10 Punkte-Programm, die Gewaltfreie Kommunikation in den Alltag zu bringen

Aus NVCWiki
Wechseln zu: Navigation, Suche

von Gary Baran

  1. Verbringe jeden Tag eine Zeit lang damit, in Ruhe darüber nachzudenken, wie du mit dir und anderen in Verbindung kommen willst.
  2. Erinnere dich daran, dass alle Menschen die gleichen Bedürfnisse haben.
  3. Überprüfe deine Absicht, um festzustellen, ob du in gleicher Weise an den Bedürfnissen anderer interessiert bist, wie an deinen eigenen.
  4. Wenn du jemanden bittest etwas zu tun, dann prüfe zuerst, ob es eine Bitte oder eine Forderung ist.
  5. Anstatt jemandem zu sagen was er NICHT tun soll, sage was du möchtest, das die Person TUN kann.
  6. Anstatt zu jemandem zu sagen, wie er/sie SEIN soll, sage, was die Person TUN kann. (...von dem du hoffst, dass es die Person dabei unterstützen könnte, so zu sein)
  7. Bevor du einer Person Zustimmung oder Widerspruch gibst, versuche dich einzustimmen in die Gefühle und Bedürfnisse der Person.
  8. Anstatt "Nein" zu sagen, erkläre, welche von deinen Bedürfnissen dagegen sprechen, "Ja" zu sagen.
  9. Wenn du sauer bist, überlege, welches von deinen Bedürfnissen nicht erfüllt ist, und was du tun könntest, es zu erfüllen. Dies ist hilfreicher, als darüber nachzugrübeln, was mit anderen oder dir selbst nicht stimmt.
  10. Anstatt jemanden dafür zu loben, was er/sie getan hat, sprich deinen Dank aus, indem du der Person erzählst, welche deiner Bedürfnisse durch dieses Tun bei dir erfüllt wurden.


von Ariane Korth

Mir ist gerade noch ein 11. Punkt eingefallen: Konzentriere dich mehr darauf, was du selbst zur Verbindung beitragen kannst, als darauf, was andere dafür tun sollten.

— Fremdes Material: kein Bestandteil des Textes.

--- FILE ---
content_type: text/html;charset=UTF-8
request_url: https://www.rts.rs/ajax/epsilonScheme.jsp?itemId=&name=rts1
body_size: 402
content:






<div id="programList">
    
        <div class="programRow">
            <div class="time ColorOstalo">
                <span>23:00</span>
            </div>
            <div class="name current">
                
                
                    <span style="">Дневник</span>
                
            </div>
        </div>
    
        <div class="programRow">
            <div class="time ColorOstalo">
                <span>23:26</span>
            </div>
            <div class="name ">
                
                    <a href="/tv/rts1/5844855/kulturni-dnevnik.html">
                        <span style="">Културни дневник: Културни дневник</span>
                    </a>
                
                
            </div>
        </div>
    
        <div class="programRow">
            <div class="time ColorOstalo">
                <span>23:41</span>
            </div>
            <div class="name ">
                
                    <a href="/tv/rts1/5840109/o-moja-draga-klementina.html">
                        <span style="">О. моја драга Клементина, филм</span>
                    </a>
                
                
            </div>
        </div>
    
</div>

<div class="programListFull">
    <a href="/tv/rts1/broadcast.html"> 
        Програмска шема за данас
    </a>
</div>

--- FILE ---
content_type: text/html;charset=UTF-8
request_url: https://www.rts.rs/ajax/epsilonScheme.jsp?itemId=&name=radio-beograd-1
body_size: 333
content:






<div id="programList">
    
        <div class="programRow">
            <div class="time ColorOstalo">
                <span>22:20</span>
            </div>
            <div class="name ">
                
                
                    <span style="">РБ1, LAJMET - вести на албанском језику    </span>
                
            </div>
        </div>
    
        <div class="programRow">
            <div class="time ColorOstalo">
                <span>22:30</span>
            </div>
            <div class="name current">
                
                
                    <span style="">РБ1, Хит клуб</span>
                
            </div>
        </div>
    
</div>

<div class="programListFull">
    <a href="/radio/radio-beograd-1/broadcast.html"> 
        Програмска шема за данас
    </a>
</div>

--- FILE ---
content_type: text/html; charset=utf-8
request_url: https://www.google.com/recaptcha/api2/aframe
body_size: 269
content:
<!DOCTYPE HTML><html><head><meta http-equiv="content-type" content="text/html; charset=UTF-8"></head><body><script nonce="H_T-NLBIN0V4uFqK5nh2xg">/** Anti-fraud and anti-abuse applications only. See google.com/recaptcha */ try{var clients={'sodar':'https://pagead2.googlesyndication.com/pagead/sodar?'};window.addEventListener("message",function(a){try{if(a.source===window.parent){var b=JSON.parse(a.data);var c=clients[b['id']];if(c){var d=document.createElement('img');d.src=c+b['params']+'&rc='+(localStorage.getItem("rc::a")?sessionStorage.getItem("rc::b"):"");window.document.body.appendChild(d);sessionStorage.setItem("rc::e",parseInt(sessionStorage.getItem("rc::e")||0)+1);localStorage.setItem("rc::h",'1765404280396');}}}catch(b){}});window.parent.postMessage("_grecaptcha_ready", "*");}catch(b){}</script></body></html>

Und 12.: Überprüfe immer mal wieder, wenn du über Bedürfnisse redest oder daran denkst, ob sich dein Körper dabei leicht, frei und offen anfühlt, oder eher zusammenzieht. Sollte letzteres der Fall sein, schau mal, ob sich an deinem Körpergefühl etwas ändert, wenn du Bedürfnisse statt als Mangel als Sehnsüchte siehst bzw. als etwas, was für dich sehr wertvoll ist. Was verbindest du z.B. mit Zugehörigkeit? Was bedeutet sie dir? Kannst du dich an einen Zeitpunkt erinnern, wo genau dieses Bedürfnis voll und ganz erfüllt war? Wie fühlt sich diese Erinnerung an? Das ist das Gold, was du suchst.